Nello spettacolo c’è qualche risibile balletto, con un paio di volteggi in stile 'Amici', fumo e vento come ho visto al saggio di danza di mia figlia. Simpatico è l’uso dell’incenso diffuso in sala nella scena del conclave.

Siamo però tutti lì perché nello spettacolo la tecnologia comanda, perchè essa è lo spettacolo, e Michelangelo solo il pretesto. Questo è il vero messaggio che trasmette quel guscio trasformato in affresco. L’intento dello spettacolo è di essere sostitutivo alla visita reale implicitamente tacciata di essere superata e noiosa (anche perché dopo aver speso qui almeno 20 euro difficilmente se ne trovano altrettanti per andare ai Musei Vaticani). Quello che si raccoglie di senso e sostanza è molto molto meno di una replica di Alberto Angela. Si sintetizza in “Dammi venti euro, stai comodo e ti risparmi la coda e il consumo delle suole ai Musei Vaticani per correre dritto alla Sistina e uscirne in meno di un paio d’ore,” questo è il sottomessaggio. E' talmente vero che già le recensioni dello spettacolo su Google sono confuse con quelle della Cappella Sistina vera. L'unica differenza lamentata è che all'Auditorium non si possono fare i selfie.

È come se il dio della tecnologia  ricreasse per gli spettatori del XXI secolo quello che un Dio forse vero, l'ispirazione, l'estro, e la vocazione hanno creato per pochi in Vaticano.

È davvero strepitoso l’effetto di decine di proiettori per ricreare ambienti, zoomare su dettagli, aggiungere e togliere figure possenti. L'iconico contatto tra Dio e l'Uomo in punta di dita sembra dedicato alla creazione di Photoshop. Talvolta si accendono così tante luci che tutto sconfina in un effetto-discoteca che sarebbe facilmente evitabile. Sparare su sei metri quadri il dettaglio perfetto di un coscione michelangiolesco ricorda più la pornografia che l’arte: avrà anche un pubblico ma non mi scalda né i neuroni né l'anima. 

Passati i primi venti minuti di pura curiosità, mi sono reso conto di come lo spettacolo sia uno spartiacque nelle scenografie digitali. Come capita a molte innovazioni basate sulla tecnologia, sia al servizio di sé stesso e della voglia di scatenare “Wow!” negli spettatori. Un’ora di wow però non si regge e alla fine ci sono pochi applausi e molta distrazione, specie da parte dei più giovani.  

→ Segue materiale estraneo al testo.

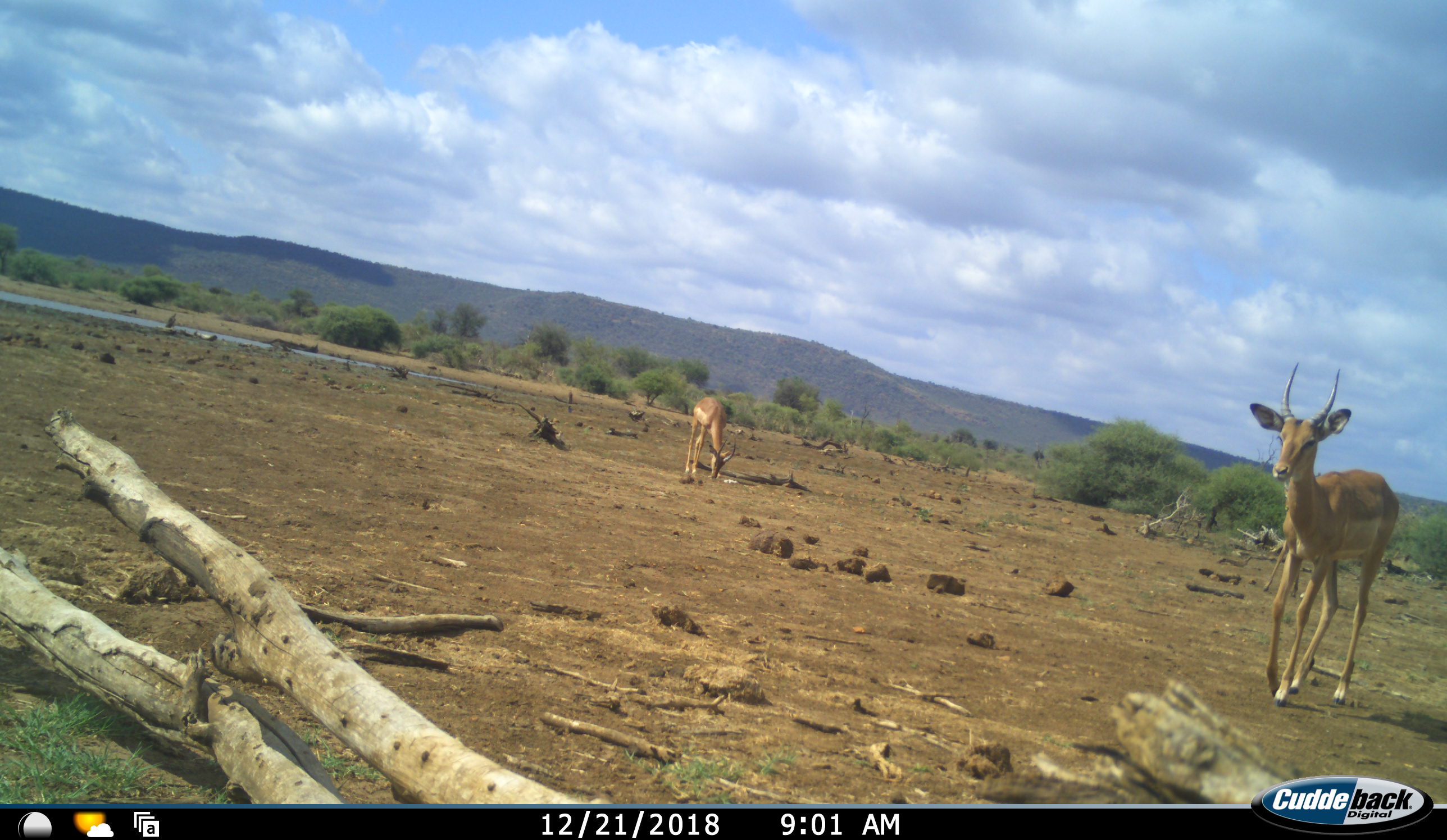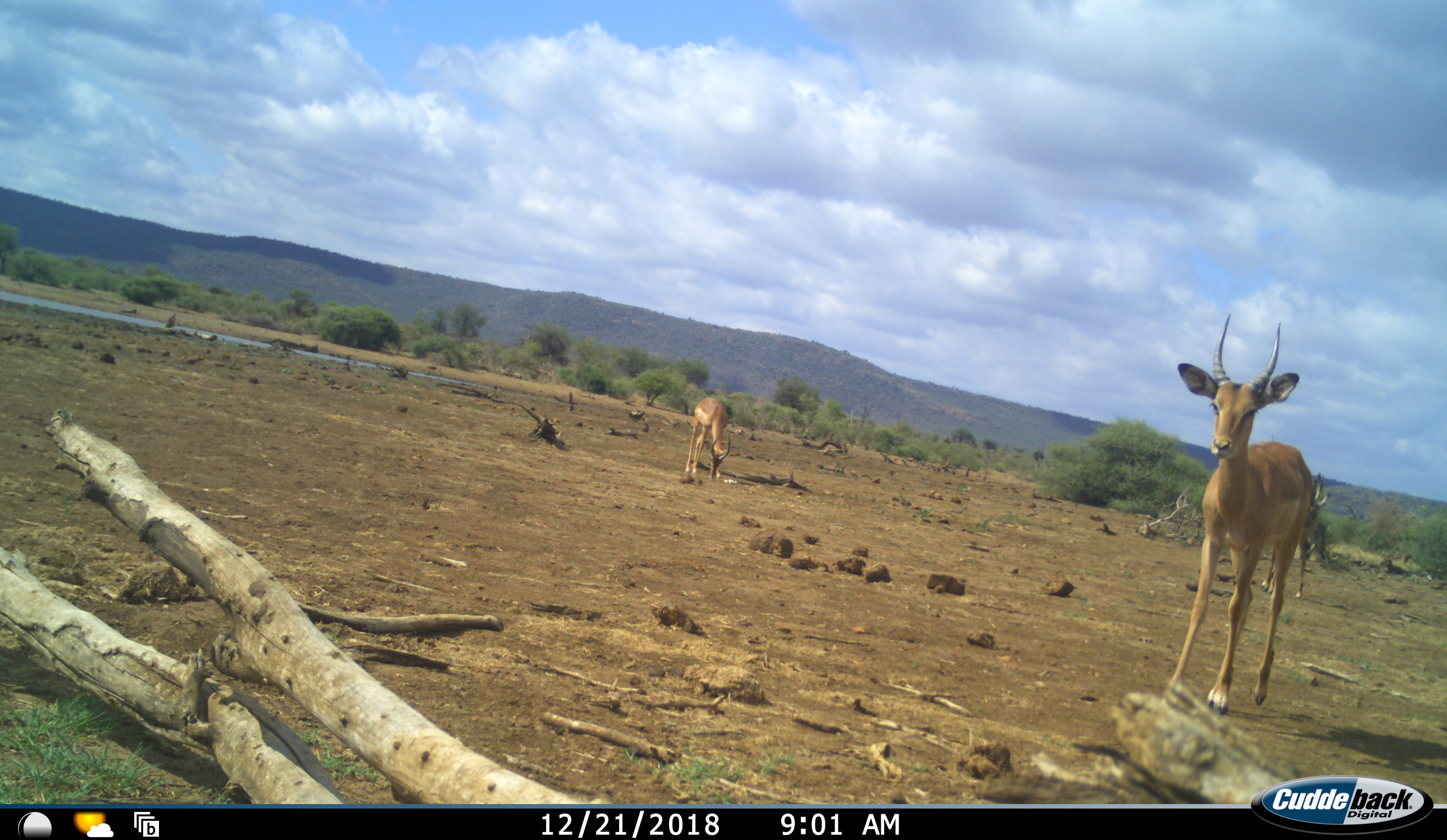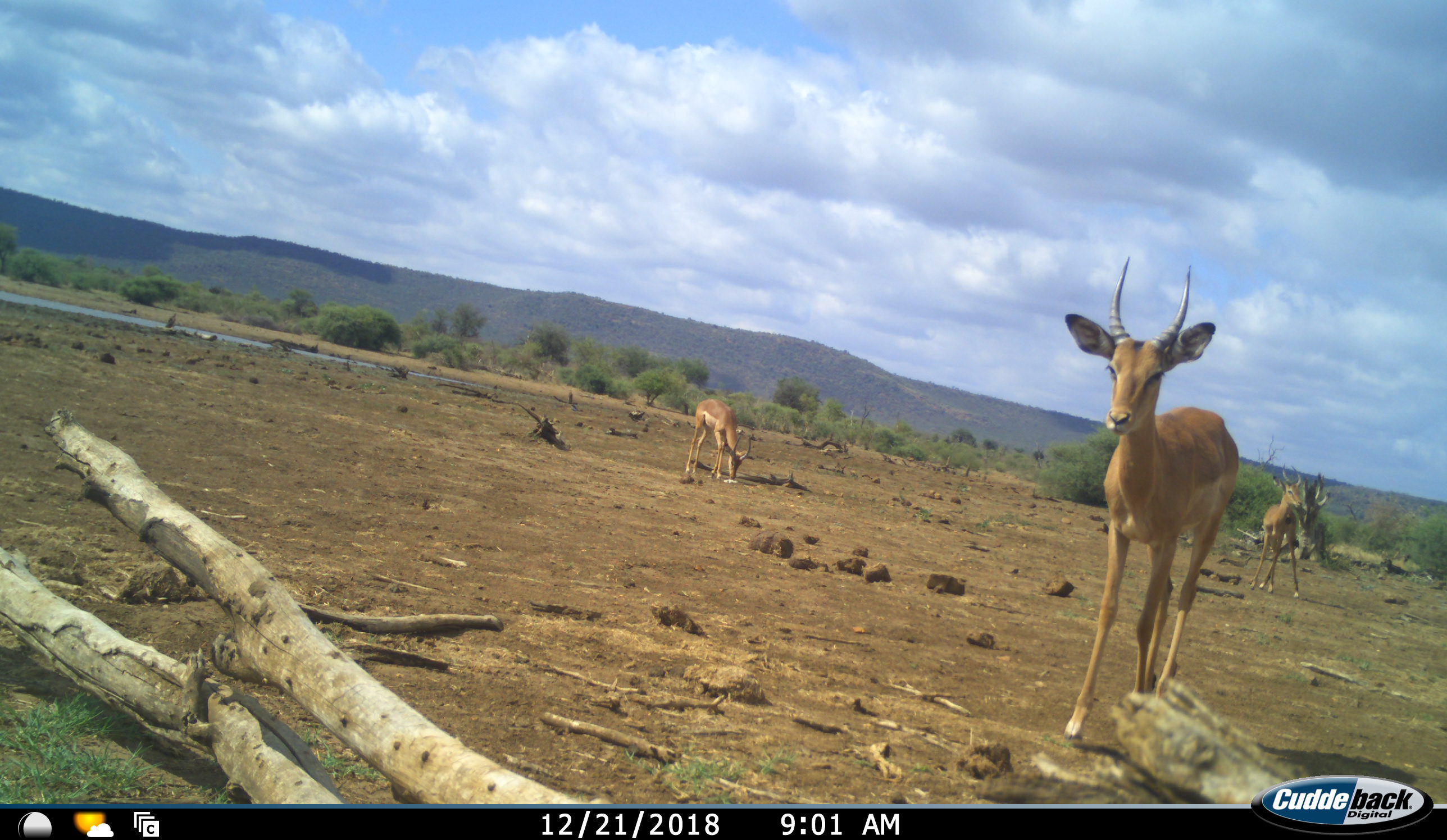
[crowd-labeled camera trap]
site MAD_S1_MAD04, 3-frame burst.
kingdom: Animalia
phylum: Chordata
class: Mammalia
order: Artiodactyla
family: Bovidae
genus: Aepyceros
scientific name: Aepyceros melampus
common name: impala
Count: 3.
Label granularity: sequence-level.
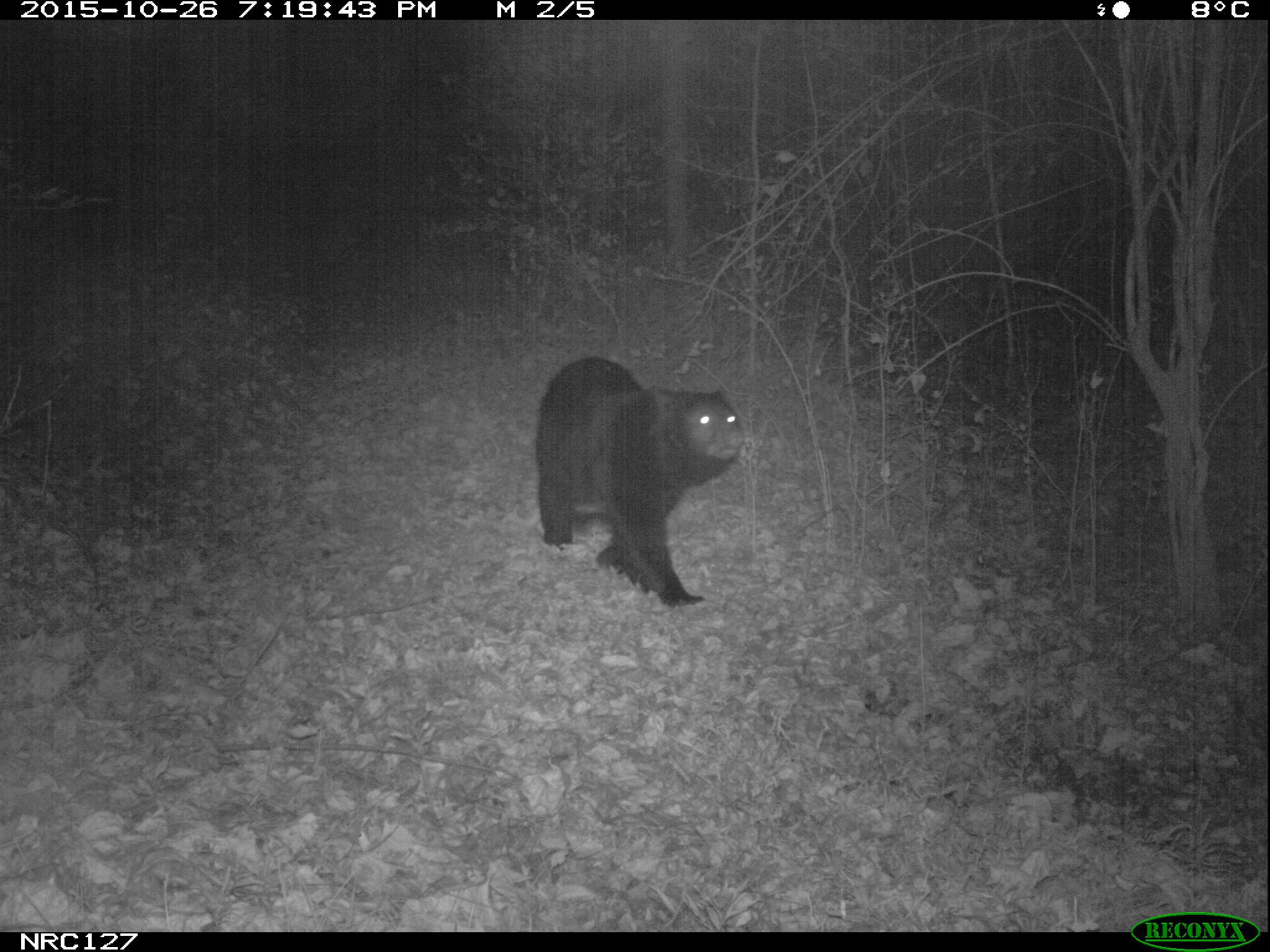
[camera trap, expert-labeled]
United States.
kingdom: Animalia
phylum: Chordata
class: Mammalia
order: Carnivora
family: Ursidae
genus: Ursus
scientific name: Ursus americanus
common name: american black bear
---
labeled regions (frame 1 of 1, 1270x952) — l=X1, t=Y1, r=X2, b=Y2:
American Black Bear: l=527, t=354, r=751, b=611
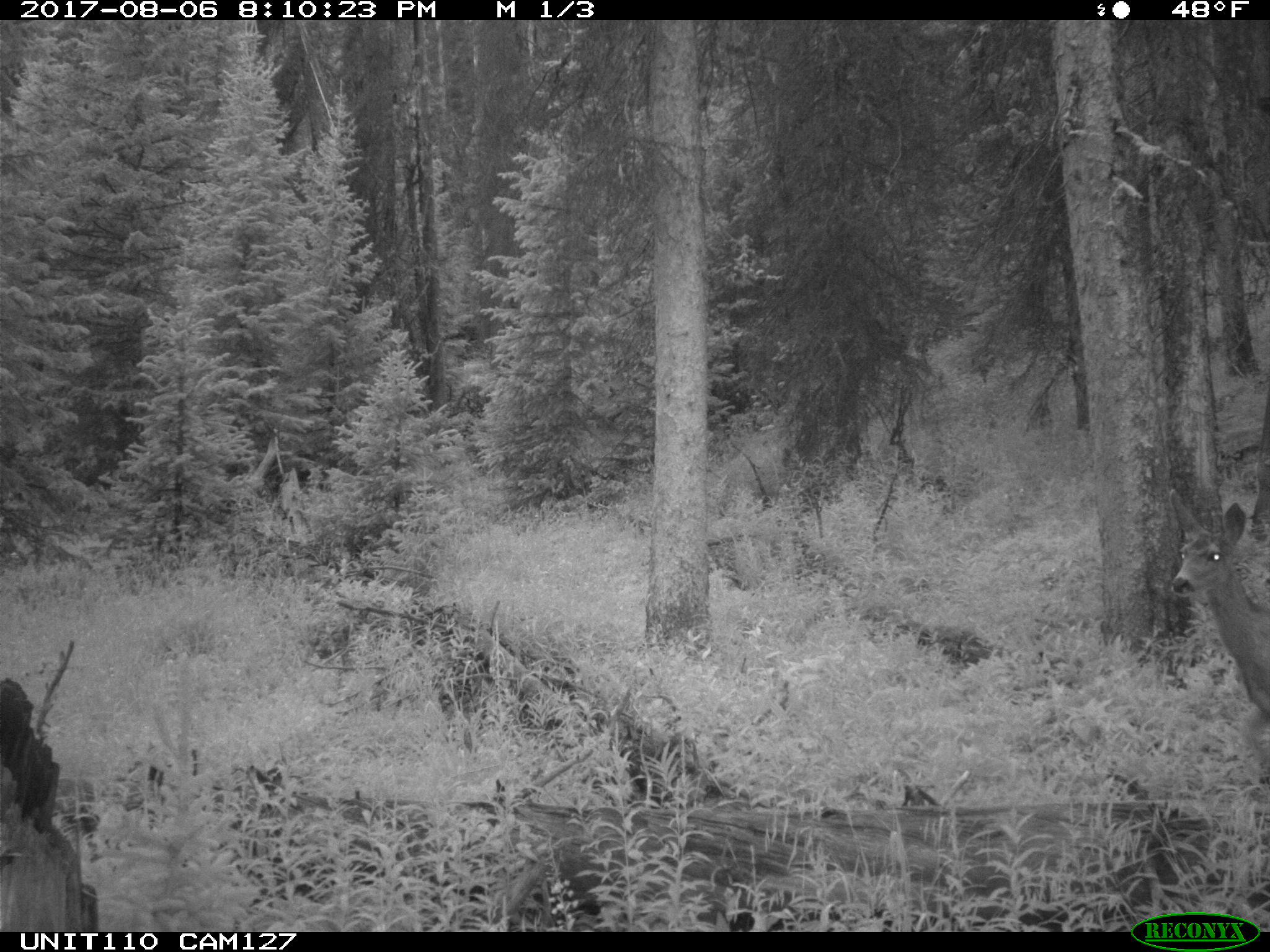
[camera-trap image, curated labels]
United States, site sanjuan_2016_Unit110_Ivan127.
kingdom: Animalia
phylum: Chordata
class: Mammalia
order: Artiodactyla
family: Cervidae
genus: Odocoileus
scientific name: Odocoileus hemionus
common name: mule deer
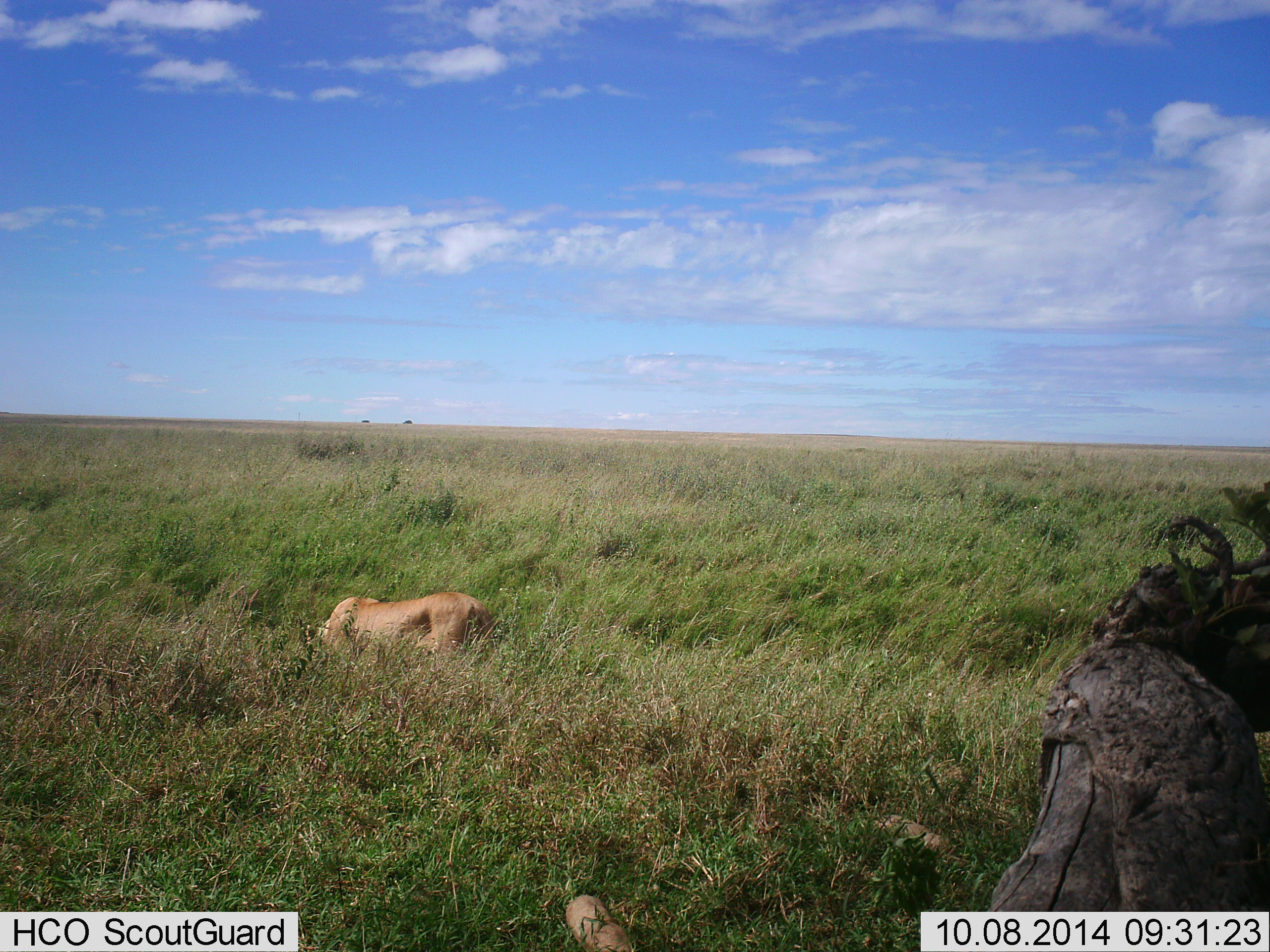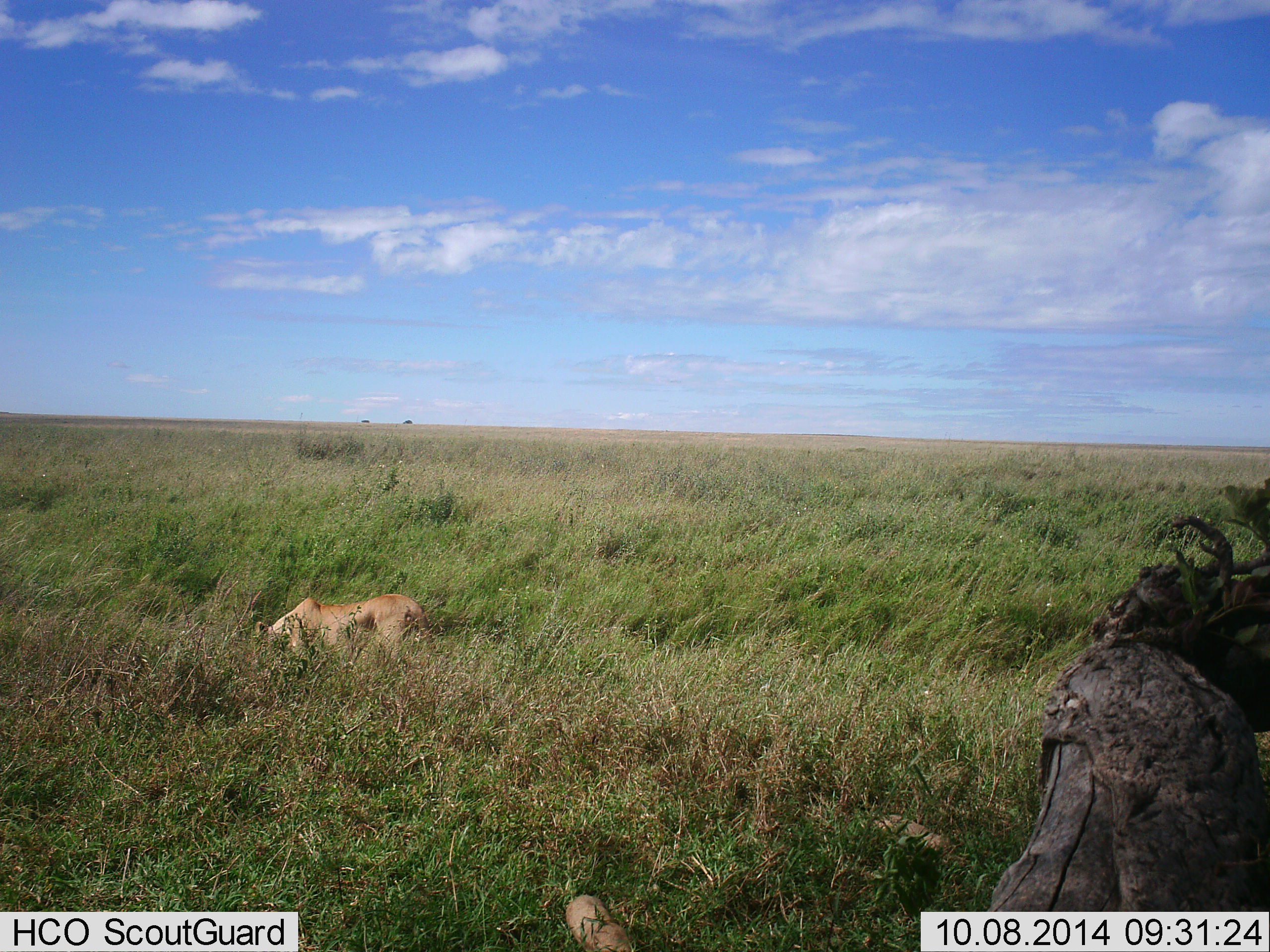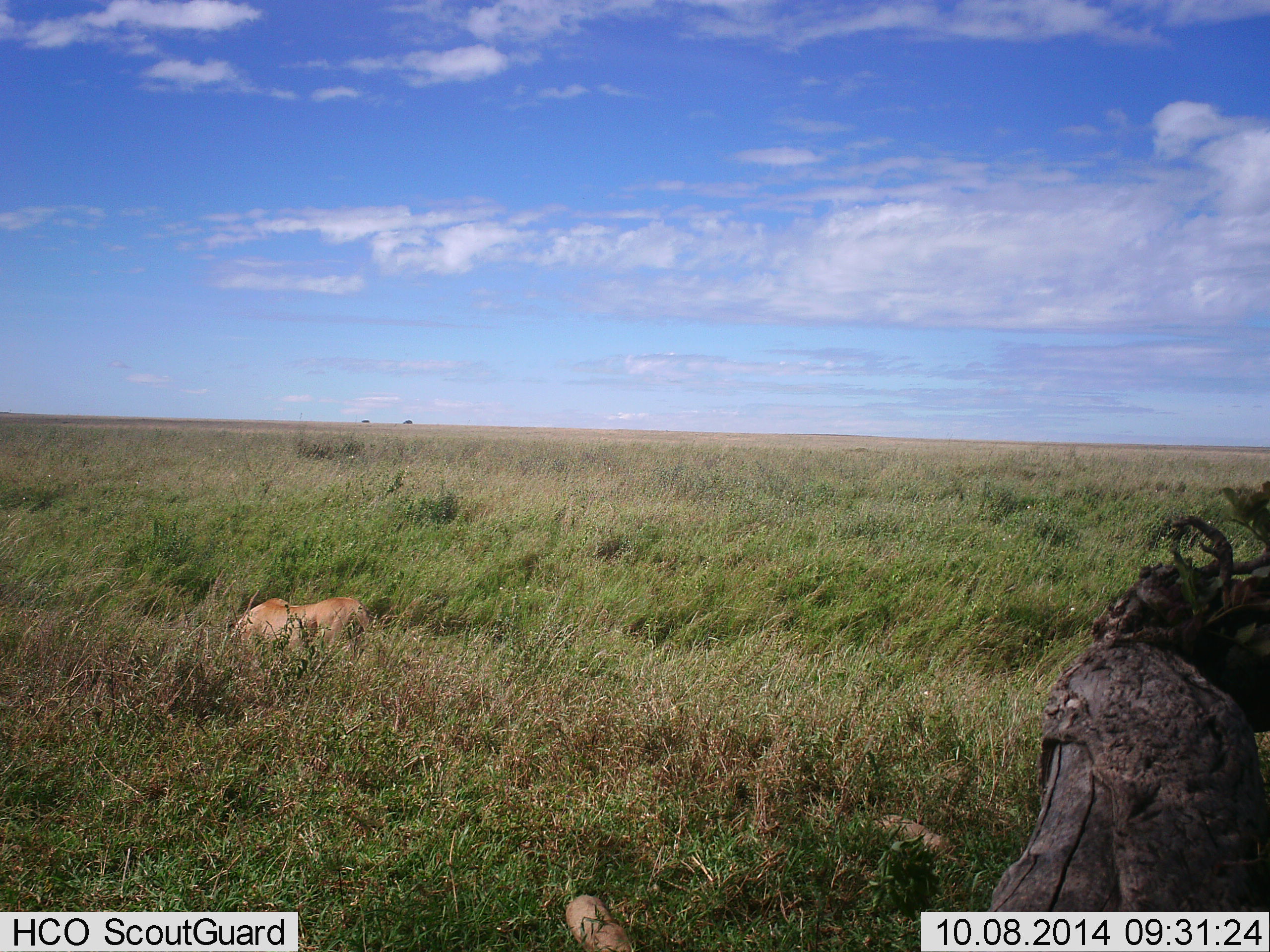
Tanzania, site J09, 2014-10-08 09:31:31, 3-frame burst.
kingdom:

Lo consiglio solo agli operatori del settore. Che settore? Qui mi sento d'essere molto trasversale. A chi fa teatro (registi, tecnici, sceneggiatori), a chi organizza eventi, allestisce musei e centri commerciali, a chi è stuzzicato dalle potenzialità della tecnologia applicata alle narrazioni. Mentre il trionfo del decibel e del lumen proseguiva io mi chiedevo “Cosa farei io conquesto carnevale di luci e videomapping?” e se questi pensieri vengono a me che sono solo un piccolo praticante, immagino quanto possano esaltare chi ha stoffa e talento.

Ho speso bene i miei soldi perché ho imparato qualcosa, non di certo però sulla Cappella Sistina.